WHAT THE EXERCISE ASKS: Give every line of the material again, exactly as written.

A block of data:
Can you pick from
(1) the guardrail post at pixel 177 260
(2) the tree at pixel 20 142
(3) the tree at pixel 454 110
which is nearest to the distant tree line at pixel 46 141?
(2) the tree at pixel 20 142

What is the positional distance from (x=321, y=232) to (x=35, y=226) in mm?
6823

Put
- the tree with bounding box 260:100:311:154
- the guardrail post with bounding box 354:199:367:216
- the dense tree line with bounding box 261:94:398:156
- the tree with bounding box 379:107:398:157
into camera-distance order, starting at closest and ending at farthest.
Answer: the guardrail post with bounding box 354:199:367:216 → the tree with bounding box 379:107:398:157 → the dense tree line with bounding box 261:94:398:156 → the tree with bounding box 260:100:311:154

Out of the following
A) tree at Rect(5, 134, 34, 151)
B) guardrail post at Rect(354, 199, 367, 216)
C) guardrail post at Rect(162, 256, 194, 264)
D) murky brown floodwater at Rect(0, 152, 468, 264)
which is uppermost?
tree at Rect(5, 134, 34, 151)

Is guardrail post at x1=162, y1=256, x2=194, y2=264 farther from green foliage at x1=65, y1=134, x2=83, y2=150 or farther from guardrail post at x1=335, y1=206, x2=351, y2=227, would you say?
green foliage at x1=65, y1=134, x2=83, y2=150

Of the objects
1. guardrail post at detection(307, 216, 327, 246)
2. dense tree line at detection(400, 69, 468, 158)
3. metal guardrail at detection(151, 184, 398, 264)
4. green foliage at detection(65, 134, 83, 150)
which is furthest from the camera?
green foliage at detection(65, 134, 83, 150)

RESPONSE TO THIS TASK:
Can you pick from
(1) the guardrail post at pixel 177 260
(2) the tree at pixel 20 142
(3) the tree at pixel 454 110
which is nearest to the distant tree line at pixel 46 141?
(2) the tree at pixel 20 142

What is the positional distance from (x=321, y=232) to (x=35, y=226) in mm?
6823

Put
- the tree with bounding box 260:100:311:154
- the guardrail post with bounding box 354:199:367:216
- the dense tree line with bounding box 261:94:398:156
- the tree with bounding box 379:107:398:157
into camera-distance order, starting at closest and ending at farthest.
Answer: the guardrail post with bounding box 354:199:367:216 → the tree with bounding box 379:107:398:157 → the dense tree line with bounding box 261:94:398:156 → the tree with bounding box 260:100:311:154

Out of the following
A) tree at Rect(5, 134, 34, 151)
B) guardrail post at Rect(354, 199, 367, 216)
C) guardrail post at Rect(162, 256, 194, 264)
D) murky brown floodwater at Rect(0, 152, 468, 264)
which is uppermost?
tree at Rect(5, 134, 34, 151)

Is guardrail post at x1=162, y1=256, x2=194, y2=264 farther from green foliage at x1=65, y1=134, x2=83, y2=150 or farther from guardrail post at x1=335, y1=206, x2=351, y2=227, would you say?
green foliage at x1=65, y1=134, x2=83, y2=150

Of the objects
1. guardrail post at detection(307, 216, 327, 246)
2. dense tree line at detection(400, 69, 468, 158)
3. metal guardrail at detection(151, 184, 398, 264)
4. green foliage at detection(65, 134, 83, 150)
which is furthest from the camera?
green foliage at detection(65, 134, 83, 150)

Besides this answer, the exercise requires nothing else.